Copy every line of the data in full, from the line containing "What out of" down to the end of the data, both ends included. In the answers, raise each box coordinate and each distance value by 81.

╭──

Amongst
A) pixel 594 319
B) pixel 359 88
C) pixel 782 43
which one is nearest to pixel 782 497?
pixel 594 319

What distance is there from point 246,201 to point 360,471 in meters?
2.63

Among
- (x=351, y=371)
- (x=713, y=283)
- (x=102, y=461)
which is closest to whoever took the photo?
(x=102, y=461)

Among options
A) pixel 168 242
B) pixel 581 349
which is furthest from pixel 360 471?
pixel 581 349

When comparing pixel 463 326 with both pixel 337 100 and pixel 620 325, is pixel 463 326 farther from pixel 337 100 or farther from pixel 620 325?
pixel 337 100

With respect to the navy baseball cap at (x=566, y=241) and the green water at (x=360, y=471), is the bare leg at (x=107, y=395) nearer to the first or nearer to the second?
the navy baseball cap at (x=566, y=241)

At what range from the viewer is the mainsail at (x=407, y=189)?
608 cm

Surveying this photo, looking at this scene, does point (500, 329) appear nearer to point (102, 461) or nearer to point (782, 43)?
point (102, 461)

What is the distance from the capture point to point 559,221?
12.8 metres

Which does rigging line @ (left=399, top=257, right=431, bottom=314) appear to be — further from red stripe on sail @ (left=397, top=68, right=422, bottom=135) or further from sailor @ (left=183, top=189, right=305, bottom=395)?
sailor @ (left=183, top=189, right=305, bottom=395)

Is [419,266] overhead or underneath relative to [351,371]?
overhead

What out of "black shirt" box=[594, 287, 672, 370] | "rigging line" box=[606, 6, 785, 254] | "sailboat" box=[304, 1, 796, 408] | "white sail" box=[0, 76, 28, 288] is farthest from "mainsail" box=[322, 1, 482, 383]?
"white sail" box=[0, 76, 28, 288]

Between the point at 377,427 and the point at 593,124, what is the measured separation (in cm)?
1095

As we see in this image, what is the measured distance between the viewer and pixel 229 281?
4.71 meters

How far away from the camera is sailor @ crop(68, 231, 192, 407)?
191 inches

╰──

_FINAL RESULT_:
What out of "black shirt" box=[594, 287, 672, 370] | "rigging line" box=[606, 6, 785, 254] | "sailboat" box=[304, 1, 796, 408] | "white sail" box=[0, 76, 28, 288] is farthest from "mainsail" box=[322, 1, 482, 383]?
"white sail" box=[81, 157, 109, 369]

Between the point at 377,427 and the point at 593,124, what is the measured separation (in cm)?
1176

As we see in this image, what is the measured distance between the viewer and pixel 229 281?
85.71 meters

How far away from the camera is sailor @ crop(68, 231, 192, 407)?
272 inches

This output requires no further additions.